Updated on December 21, 2017 by UpGuard
Nearly all large enterprises use the cloud to host servers, services, or data. Cloud hosted storage, like Amazon's S3, provides operational advantages over traditional computing that allow resources to be automatically distributed across robust and geographically varied servers. However, the cloud is part of the internet, and without proper care, the line separating the two disappears completely in cloud leaks— a major problem when it comes to sensitive information.
Despite being private by default, Amazon’s Simple Storage Service (S3) storage buckets are notorious for being left unlocked to the public, even by some of the world’s largest companies. This can result in a massive data breach, if the bucket was holding a corporate database, customer list, or other large collection of sensitive information. And it has. UpGuard security researcher Chris Vickery has found a slew of massive exposures among publicly accessible Amazon S3 buckets. Although the misconfiguration itself, a simple permission, is quite small, its implications can be disastrous.
Automatically Validating S3 Configurations
Why does this keep happening? Because organizations create S3 buckets, modify the default permissions, and later dump data into them without first validating their configurations. This happens for several reasons: the S3 instance was supposed to be temporary, the admin forgot to close out public access, the bucket was opened programmatically and the script didn’t set the correct permissions— many processes lead to the potential for oversight. The key is that S3 buckets, just like servers and network devices, need to be validated to ensure they are hardened. This crucial step grants the trust necessary to store sensitive corporate data in the cloud.
UpGuard fully supports Amazon S3 nodes and automatically checks public permissions to ensure they are closed. This simple but critical check could be the difference between performing casual routine maintenance and handling a severe data breach on the front page of the news. UpGuard validates the public permissions for every S3 bucket added as a node, not just once at deployment, but continuously and automatically, notifying you only if something is left open. We hear a lot about 0-day exploit prevention, advanced intrusion defenses, and other cutting edge cybersecurity technologies, but simply making sure S3 instances are secure to the public would likely prevent more breaches than all of those put together.
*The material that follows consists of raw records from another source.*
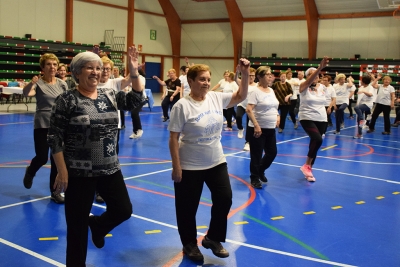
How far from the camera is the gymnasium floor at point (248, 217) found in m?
4.30

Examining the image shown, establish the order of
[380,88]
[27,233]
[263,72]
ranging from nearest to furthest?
[27,233] < [263,72] < [380,88]

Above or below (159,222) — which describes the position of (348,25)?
above

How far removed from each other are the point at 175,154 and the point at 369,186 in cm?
478

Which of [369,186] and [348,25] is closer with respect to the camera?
[369,186]

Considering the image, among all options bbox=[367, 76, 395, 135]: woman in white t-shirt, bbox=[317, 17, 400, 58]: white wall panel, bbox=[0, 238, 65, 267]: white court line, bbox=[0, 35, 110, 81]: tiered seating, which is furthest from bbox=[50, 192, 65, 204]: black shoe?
bbox=[317, 17, 400, 58]: white wall panel

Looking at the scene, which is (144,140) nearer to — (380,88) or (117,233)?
(117,233)

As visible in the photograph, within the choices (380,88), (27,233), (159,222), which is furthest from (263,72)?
(380,88)

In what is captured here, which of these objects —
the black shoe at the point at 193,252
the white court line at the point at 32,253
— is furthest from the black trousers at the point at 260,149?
the white court line at the point at 32,253

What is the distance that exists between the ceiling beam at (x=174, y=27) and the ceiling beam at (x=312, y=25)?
10555mm

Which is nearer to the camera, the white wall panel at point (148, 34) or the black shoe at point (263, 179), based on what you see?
the black shoe at point (263, 179)

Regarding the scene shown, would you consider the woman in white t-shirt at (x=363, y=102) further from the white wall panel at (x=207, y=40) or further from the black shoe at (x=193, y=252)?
the white wall panel at (x=207, y=40)

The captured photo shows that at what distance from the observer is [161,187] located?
6.91 metres

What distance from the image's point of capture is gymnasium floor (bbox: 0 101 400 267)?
4.30 m

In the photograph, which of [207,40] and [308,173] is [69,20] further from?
[308,173]
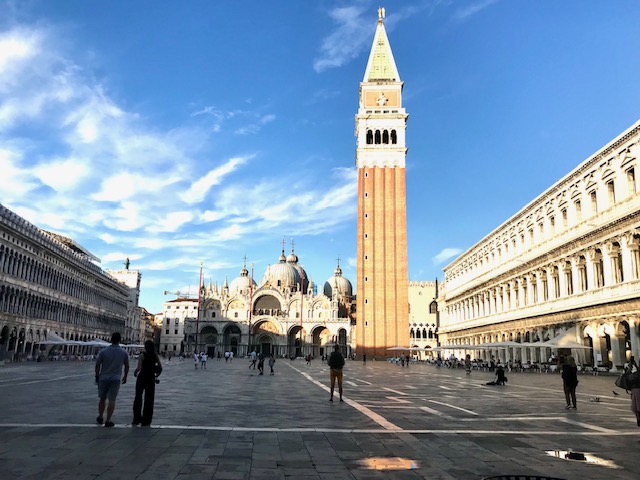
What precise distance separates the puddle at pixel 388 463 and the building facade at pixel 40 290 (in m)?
37.5

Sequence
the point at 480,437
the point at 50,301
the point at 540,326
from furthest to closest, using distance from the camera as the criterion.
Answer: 1. the point at 50,301
2. the point at 540,326
3. the point at 480,437

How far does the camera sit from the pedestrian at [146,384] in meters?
9.01

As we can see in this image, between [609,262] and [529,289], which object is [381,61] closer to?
[529,289]

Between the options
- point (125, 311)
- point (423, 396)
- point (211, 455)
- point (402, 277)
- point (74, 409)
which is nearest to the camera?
point (211, 455)

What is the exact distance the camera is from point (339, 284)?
347 feet

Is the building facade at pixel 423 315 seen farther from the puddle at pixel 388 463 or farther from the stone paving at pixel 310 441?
the puddle at pixel 388 463

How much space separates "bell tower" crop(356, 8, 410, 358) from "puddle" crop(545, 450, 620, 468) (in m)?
59.2

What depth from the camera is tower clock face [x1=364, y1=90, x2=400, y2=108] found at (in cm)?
7438

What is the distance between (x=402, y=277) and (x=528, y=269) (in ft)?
85.4

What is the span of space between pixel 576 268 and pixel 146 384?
106 ft

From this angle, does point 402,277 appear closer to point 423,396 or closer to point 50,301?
point 50,301

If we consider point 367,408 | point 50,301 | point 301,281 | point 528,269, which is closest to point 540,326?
point 528,269

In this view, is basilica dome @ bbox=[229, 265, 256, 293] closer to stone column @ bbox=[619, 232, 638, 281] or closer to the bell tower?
the bell tower

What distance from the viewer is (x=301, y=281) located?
101 meters
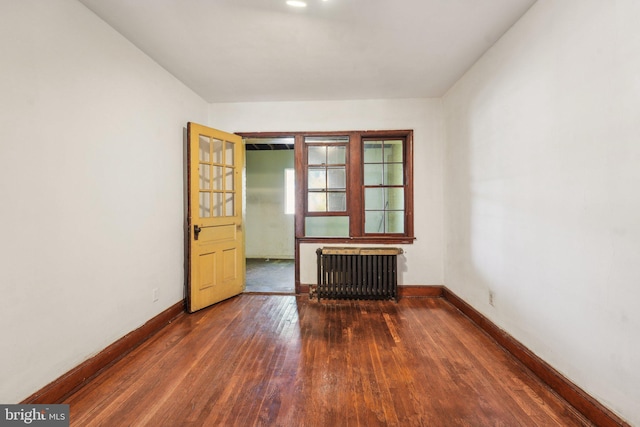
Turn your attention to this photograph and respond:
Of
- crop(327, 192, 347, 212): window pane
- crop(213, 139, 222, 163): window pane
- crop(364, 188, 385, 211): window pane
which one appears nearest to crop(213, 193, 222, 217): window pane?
crop(213, 139, 222, 163): window pane

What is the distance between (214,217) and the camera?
3545mm

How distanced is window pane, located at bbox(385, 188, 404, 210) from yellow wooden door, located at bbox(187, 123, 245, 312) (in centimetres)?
220

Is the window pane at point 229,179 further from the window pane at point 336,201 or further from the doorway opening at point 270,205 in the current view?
the doorway opening at point 270,205

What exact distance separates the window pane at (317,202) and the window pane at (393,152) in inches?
44.0

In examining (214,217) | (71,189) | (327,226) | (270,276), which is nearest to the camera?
(71,189)

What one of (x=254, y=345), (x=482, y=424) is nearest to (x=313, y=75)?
(x=254, y=345)

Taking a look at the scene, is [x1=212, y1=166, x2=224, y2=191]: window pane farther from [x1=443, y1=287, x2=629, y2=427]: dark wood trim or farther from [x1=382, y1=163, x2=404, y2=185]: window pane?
[x1=443, y1=287, x2=629, y2=427]: dark wood trim

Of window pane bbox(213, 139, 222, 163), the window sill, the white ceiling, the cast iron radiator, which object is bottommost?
the cast iron radiator

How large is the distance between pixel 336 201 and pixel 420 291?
1784mm

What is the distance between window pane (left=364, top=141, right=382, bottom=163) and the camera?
4.17 metres

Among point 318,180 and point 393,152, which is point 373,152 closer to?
point 393,152

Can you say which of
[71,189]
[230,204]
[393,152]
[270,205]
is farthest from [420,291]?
[270,205]

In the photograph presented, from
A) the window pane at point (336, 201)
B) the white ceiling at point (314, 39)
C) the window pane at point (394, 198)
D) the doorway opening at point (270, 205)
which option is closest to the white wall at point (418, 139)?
the window pane at point (394, 198)

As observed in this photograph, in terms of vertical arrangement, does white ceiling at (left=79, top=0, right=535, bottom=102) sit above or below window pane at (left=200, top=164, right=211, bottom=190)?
above
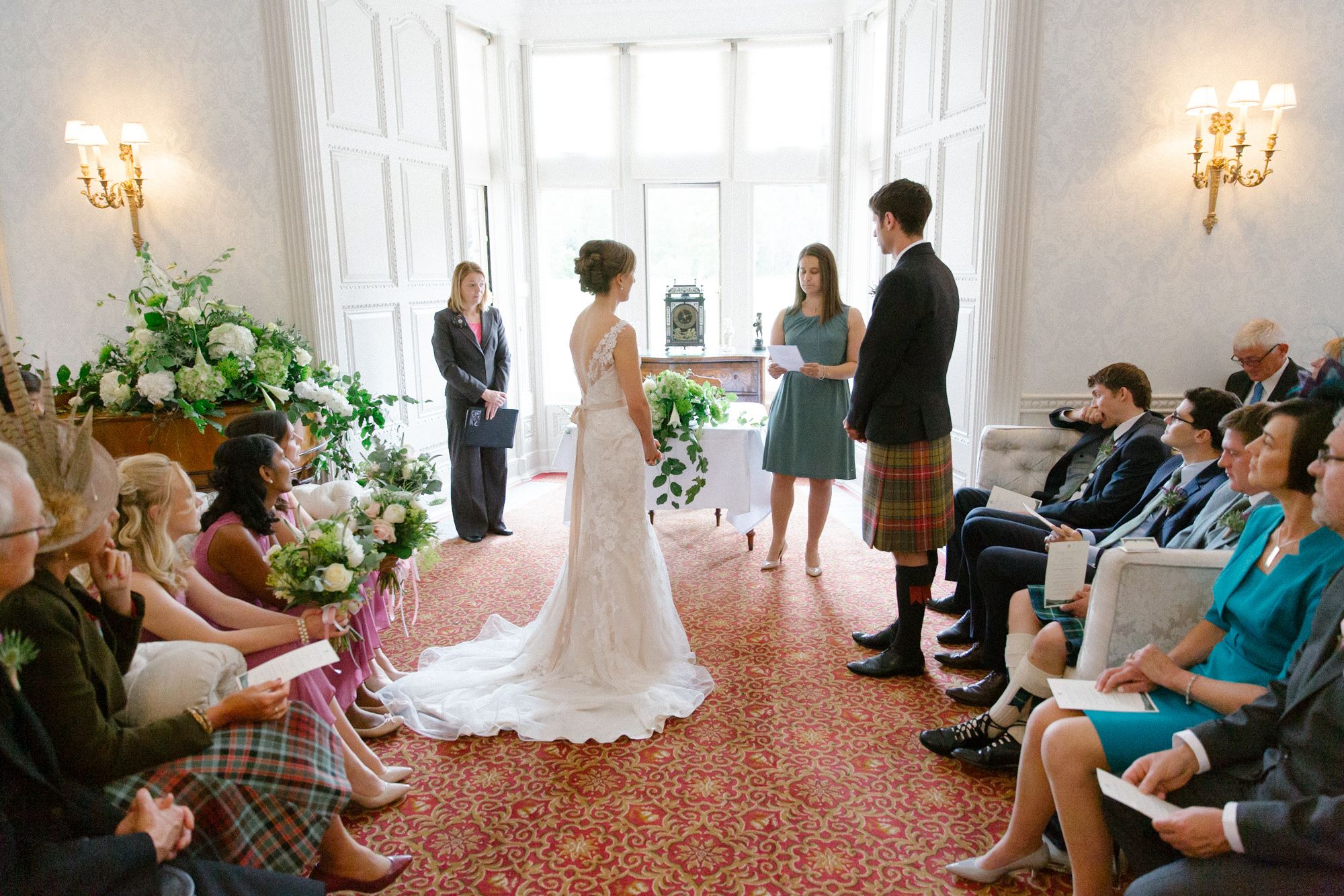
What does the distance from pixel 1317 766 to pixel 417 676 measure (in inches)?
115

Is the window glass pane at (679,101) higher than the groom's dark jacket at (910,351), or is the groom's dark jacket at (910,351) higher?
the window glass pane at (679,101)

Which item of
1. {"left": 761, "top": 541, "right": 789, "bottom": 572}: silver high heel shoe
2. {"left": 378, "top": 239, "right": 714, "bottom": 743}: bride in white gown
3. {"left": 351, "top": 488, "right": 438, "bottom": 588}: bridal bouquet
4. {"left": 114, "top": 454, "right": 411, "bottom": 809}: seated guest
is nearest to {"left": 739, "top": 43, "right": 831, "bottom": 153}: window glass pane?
{"left": 761, "top": 541, "right": 789, "bottom": 572}: silver high heel shoe

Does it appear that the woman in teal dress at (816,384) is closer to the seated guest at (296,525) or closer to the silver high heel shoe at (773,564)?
the silver high heel shoe at (773,564)

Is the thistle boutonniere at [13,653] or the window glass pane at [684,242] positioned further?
the window glass pane at [684,242]

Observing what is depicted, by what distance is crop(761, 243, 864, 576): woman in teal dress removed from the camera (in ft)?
14.6

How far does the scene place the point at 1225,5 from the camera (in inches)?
163

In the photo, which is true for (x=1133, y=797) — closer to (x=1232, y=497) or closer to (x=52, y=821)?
(x=1232, y=497)

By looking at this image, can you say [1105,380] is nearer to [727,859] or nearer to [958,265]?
[958,265]

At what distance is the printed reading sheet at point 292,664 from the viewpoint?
6.64ft

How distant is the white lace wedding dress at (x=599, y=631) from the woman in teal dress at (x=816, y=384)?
1317 mm

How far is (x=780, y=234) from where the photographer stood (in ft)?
23.9

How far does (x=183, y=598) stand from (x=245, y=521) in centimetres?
36

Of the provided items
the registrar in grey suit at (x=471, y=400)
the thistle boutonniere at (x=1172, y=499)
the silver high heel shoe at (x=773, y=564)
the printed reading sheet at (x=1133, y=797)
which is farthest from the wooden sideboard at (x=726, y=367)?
the printed reading sheet at (x=1133, y=797)

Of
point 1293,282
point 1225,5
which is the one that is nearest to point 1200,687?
point 1293,282
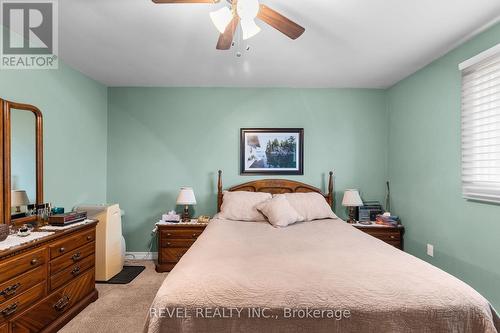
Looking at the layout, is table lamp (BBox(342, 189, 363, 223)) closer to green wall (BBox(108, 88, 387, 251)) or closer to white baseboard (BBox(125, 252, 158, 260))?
green wall (BBox(108, 88, 387, 251))

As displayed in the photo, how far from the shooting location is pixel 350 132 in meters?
4.09

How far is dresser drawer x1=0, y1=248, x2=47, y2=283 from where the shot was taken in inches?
70.4

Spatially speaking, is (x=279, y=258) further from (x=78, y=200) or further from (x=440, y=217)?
(x=78, y=200)

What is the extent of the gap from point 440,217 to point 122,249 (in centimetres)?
386

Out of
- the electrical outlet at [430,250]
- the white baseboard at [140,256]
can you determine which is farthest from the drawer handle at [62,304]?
the electrical outlet at [430,250]

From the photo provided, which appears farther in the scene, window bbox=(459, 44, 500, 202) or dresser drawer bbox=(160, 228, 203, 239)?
dresser drawer bbox=(160, 228, 203, 239)

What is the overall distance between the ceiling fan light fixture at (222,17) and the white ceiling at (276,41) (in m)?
0.43

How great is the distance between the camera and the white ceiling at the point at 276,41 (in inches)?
82.4

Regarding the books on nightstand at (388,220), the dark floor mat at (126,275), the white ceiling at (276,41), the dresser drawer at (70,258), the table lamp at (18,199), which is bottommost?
the dark floor mat at (126,275)

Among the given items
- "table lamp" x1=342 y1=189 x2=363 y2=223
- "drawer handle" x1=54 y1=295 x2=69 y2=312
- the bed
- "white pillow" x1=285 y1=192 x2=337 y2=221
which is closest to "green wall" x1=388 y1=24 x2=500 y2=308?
"table lamp" x1=342 y1=189 x2=363 y2=223

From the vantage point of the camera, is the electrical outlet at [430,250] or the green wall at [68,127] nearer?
the green wall at [68,127]

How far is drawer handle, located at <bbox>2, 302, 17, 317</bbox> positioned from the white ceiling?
7.09 ft

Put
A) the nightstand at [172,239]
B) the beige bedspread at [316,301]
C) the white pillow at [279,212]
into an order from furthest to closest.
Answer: the nightstand at [172,239] < the white pillow at [279,212] < the beige bedspread at [316,301]

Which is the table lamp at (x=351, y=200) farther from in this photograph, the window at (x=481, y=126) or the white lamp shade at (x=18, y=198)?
the white lamp shade at (x=18, y=198)
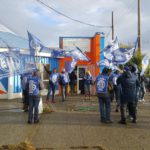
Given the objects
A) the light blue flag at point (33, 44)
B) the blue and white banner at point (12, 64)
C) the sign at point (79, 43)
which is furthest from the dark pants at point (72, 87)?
the blue and white banner at point (12, 64)

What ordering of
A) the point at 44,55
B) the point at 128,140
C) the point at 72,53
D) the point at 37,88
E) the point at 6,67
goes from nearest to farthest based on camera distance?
the point at 128,140, the point at 6,67, the point at 37,88, the point at 72,53, the point at 44,55

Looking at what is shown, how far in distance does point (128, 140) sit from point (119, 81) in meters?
3.24

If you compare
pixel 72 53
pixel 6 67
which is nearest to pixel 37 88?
pixel 6 67

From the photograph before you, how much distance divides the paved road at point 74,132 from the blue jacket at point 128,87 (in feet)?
2.54

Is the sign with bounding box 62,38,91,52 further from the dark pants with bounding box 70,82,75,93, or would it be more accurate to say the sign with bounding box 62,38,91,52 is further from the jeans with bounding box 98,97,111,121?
the jeans with bounding box 98,97,111,121

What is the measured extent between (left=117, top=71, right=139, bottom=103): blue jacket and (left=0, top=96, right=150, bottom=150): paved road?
0.77 metres

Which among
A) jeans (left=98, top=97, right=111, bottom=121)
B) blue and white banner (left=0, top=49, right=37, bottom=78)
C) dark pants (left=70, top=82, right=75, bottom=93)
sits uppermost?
blue and white banner (left=0, top=49, right=37, bottom=78)

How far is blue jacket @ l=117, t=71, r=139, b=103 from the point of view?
12391mm

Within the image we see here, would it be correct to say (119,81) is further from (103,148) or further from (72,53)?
(72,53)

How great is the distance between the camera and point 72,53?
22109 millimetres

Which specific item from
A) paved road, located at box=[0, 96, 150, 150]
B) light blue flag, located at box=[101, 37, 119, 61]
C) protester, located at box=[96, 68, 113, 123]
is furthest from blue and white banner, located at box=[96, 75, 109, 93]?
light blue flag, located at box=[101, 37, 119, 61]

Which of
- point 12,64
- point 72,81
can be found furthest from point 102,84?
point 72,81

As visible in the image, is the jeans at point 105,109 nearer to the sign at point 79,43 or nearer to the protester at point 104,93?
the protester at point 104,93

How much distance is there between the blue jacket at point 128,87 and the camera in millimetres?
12391
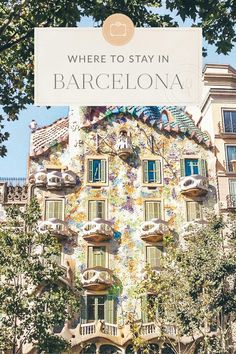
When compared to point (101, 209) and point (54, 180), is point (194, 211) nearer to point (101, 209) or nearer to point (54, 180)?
point (101, 209)

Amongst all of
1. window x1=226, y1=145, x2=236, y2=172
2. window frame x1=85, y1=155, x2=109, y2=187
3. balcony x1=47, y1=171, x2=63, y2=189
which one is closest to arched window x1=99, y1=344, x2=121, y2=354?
window frame x1=85, y1=155, x2=109, y2=187

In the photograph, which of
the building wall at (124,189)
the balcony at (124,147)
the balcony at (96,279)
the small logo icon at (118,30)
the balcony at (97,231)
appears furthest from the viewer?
the balcony at (124,147)

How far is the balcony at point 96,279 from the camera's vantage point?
90.4 feet

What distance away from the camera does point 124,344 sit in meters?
26.7

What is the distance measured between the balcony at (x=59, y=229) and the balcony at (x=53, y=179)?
7.05 feet

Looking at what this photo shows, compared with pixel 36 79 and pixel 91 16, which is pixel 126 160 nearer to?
pixel 91 16

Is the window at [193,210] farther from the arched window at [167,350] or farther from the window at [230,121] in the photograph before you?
the arched window at [167,350]

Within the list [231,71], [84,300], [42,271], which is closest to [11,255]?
[42,271]

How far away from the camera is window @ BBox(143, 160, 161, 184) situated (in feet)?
101

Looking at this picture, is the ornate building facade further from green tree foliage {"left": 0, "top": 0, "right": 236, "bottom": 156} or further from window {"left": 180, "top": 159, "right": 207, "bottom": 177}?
green tree foliage {"left": 0, "top": 0, "right": 236, "bottom": 156}

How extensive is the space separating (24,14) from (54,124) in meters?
25.6

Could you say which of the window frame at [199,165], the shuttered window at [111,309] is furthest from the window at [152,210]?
the shuttered window at [111,309]

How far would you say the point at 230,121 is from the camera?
32281 mm

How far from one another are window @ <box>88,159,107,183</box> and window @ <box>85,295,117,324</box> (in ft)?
21.2
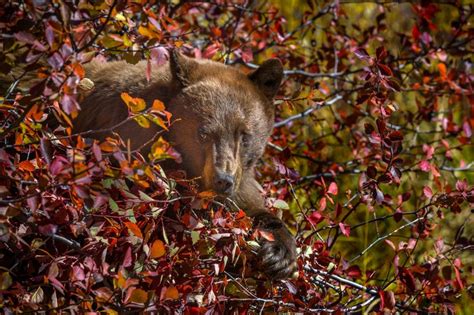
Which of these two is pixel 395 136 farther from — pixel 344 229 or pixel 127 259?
pixel 127 259

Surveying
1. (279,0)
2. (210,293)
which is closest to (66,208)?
(210,293)

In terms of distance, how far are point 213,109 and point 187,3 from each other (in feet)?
4.44

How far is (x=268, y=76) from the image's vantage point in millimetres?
3674

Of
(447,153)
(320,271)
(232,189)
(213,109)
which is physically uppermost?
(213,109)

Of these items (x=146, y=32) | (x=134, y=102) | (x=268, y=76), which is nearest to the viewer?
(x=134, y=102)

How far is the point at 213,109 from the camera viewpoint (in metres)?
3.37

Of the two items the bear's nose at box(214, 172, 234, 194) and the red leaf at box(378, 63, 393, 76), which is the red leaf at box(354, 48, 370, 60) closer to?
the red leaf at box(378, 63, 393, 76)

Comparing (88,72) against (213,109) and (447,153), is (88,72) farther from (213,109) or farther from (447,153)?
(447,153)

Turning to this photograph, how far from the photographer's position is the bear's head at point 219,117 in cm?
327

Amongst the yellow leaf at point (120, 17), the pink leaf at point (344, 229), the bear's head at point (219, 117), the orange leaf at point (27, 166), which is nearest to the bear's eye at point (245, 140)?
the bear's head at point (219, 117)

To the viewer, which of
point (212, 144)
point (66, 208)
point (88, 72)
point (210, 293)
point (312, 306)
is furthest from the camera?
point (88, 72)

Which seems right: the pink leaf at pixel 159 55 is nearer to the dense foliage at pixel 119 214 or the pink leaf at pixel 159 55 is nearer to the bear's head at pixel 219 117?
the dense foliage at pixel 119 214

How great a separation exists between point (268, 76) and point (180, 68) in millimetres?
518

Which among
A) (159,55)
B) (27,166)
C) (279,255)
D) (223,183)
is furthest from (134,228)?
(279,255)
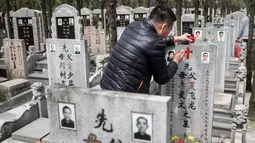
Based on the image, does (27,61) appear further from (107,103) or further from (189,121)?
(107,103)

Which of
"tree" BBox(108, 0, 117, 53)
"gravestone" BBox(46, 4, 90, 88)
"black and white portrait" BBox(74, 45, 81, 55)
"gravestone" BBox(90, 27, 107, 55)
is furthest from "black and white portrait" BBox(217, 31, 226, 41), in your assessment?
"gravestone" BBox(90, 27, 107, 55)

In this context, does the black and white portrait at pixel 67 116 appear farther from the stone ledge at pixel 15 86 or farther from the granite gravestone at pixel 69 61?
the stone ledge at pixel 15 86

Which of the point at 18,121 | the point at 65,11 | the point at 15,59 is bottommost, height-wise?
the point at 18,121

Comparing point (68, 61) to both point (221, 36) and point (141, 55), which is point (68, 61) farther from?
point (141, 55)

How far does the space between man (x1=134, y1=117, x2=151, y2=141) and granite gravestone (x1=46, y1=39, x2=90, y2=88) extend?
566 centimetres

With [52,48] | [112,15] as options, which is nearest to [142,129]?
[112,15]

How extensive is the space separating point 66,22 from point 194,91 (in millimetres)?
7333

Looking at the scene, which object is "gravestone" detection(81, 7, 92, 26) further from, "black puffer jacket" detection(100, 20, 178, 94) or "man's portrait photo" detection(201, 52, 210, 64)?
"black puffer jacket" detection(100, 20, 178, 94)

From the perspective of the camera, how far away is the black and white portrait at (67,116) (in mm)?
2609

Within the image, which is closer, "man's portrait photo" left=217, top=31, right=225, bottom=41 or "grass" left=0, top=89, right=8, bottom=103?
"grass" left=0, top=89, right=8, bottom=103

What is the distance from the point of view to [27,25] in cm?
1475

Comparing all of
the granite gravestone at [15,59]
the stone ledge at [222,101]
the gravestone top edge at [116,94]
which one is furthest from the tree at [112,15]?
the gravestone top edge at [116,94]

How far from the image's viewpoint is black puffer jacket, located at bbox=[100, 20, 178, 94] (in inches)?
102

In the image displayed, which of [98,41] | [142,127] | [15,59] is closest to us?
[142,127]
Using UpGuard Procedures, a thorough validation of AWS servers can be easily defined and automated, ensuring hardened configs like closed S3 permissions, and more importantly, surfacing misconfigurations immediately, allowing teams to correct them before a security researcher— or someone else— stumbles across them.
Our UpGuard procedure can validate S3 buckets and EC2 configurations for AWS, so we’ll put together a few steps to do both and validate the whole surface area of our AWS presence.
1. Test S3 Public Access
Our first step will validate all of the Amazon S3 buckets associated with our organization. We want to make sure first and foremost that public access is disabled, so we’ll set up checks for the AllUsers and AuthenticatedUsers groups which grant that access. If an S3 instance allows either group, it fails the test and we receive a notification.
2. Test EC2 Groups
Next we want to check our EC2 servers' security groups and verify that they meet our company policy. We should follow the principle of least privilege, so administrative rights should be minimally dispersed, with continuous validation that other accounts have not been granted admin access. Likewise, public access should be limited to necessary ports, for example 443 and 80 for web.
3. Test Asset Configurations
As the final step of the procedure, UpGuard examines the assets themselves, looking for open ports, unsafe default configurations, unnecessary services and programs, patches and software versions, known vulnerabilities and other critical information. UpGuard also captures AWS meta-data, allowing you to verify AWS specific settings as well, including AWS permissions. By measuring the servers against industry benchmarks like the Center for Internet Security’s critical security controls, we can shore up anything that could be used as a foothold later.
Amazon’s cloud storage offers a lot of value for digital enterprises, but it also presents a set of particular risks, which can lead to serious business problems if left unmitigated. The issue of unsecured S3 buckets gains visibility every day, as news stories relate the types of sensitive enterprise information left unattended in them. UpGuard’s cyber resilience platform validates S3 configurations specifically for public permissions, but more importantly, can do so as part of a larger procedure that validates the entire AWS infrastructure.
Cyber resilience means building security into the everyday work of IT operations. Automated processes, like our example of AWS maintenance with UpGuard, mitigate cyber risk through continuous validation. The few extremely sophisticated cyber attacks may occasionally succeed, but the vast majority of all attacks can be repelled through resilient operations. In the enterprise, it’s usually customer data at risk, and it’s customers who pay the price when that data is compromised. To maintain customer trust, companies must take responsibility as stewards of their information and do what they can to protect it.
Misconfigurations are an internal problem that emanate from within the IT infrastructure of any enterprise; no hacker is necessary for massive damage to occur to digital systems and stored data. And the problem is pervasive, with Gartner estimating anywhere from 70% to 99% of data breaches result not from external, concerted attacks, but from internal misconfiguration of the affected IT systems.